Research projects

Second dialect acquisition after regional migration in England

For my PhD project, I am examining how migration influences the acquisition of phonetic variation. I am interested in how speakers who have moved from the North West to the South of England change their accent, and their knowledge of sociolinguistic features. I am particularly interested in how sociolinguistic awareness, identity and individual differences in cognitive ability influence this process. To explore these questions, I have conducted a longitudinal study with first year undergraduate students who have moved to the South of England for university. I have also conducted two larger sample online studies, examining how accent knowledge and identity are affected by migration.

In May 2024, I gave a talk to Cambridge University Phonetics and Phonology Lab on the results of my online study on accent knowledge after migration, which showed that attention control modulates the effect of exposure in the encoding and retrieval of sociophonetic variation. You can view the slides here.

I also co-authored a paper on lifespan change, and adult acquisition of phonological variation at ICPhS 2023, which you can read here.

Pupil size as a correlate of cognitive load when listening to accented speech

Working with Scott Kunkel, Rémi Lamarque and Adam Chong, we have been interested in using changes in pupil dilation as a measure of cognitive effort, when listening to speech produced in different accents. We exposed 60 Southern British English speakers to sentences in their own accent, American English, Glaswegian English and Chinese-accented English, to examine how accent familiarity affects pupil size.
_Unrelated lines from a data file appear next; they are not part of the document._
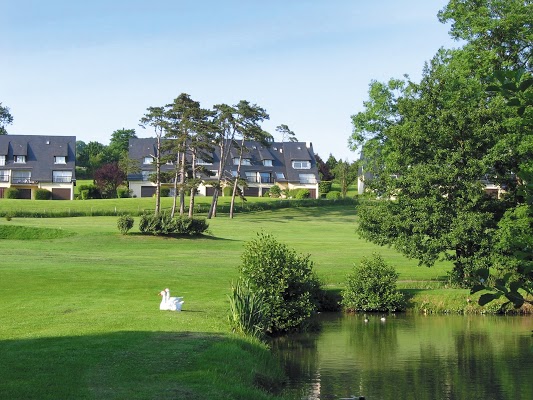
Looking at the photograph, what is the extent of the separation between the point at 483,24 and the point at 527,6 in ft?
9.03

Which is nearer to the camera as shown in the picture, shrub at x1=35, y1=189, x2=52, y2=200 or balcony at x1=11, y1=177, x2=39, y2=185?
shrub at x1=35, y1=189, x2=52, y2=200

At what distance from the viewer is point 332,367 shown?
950 inches

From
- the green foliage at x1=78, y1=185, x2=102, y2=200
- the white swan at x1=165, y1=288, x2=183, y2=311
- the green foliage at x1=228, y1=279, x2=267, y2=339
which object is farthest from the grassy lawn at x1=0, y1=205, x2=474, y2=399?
the green foliage at x1=78, y1=185, x2=102, y2=200

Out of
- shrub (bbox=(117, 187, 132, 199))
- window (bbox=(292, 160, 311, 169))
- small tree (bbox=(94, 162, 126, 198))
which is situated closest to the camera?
shrub (bbox=(117, 187, 132, 199))

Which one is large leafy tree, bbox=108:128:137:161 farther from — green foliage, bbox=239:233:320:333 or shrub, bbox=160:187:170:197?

The poster I presented on this topic at LabPhon19 can be found here.

Individual differences in sociophonetic perception

For this project, I was interested in how individual differences in cognitive processing style influences the perception of changes in progress. To do this, I examined how speaker and listener factors influenced the perception of DRESS-lowering and GOOSE-fronting in Southern British English, and considered autistic-like traits as a measure of cognitive processing style. We found that listeners' integration of audiovisual information was affected by their cognitive processing style, as was their overall interpretation of the changes-in-progress.


A manuscript can be shared upon request.

Speak for Yersel

I have also been working as a research assistant at the University of Glasgow on the Speak for Yersel project, a large-scale resource for studying variation in Scots. In this role, I have been helping to process and analyse phonetic, morphosyntactic, and lexical variation collected from across Scotland.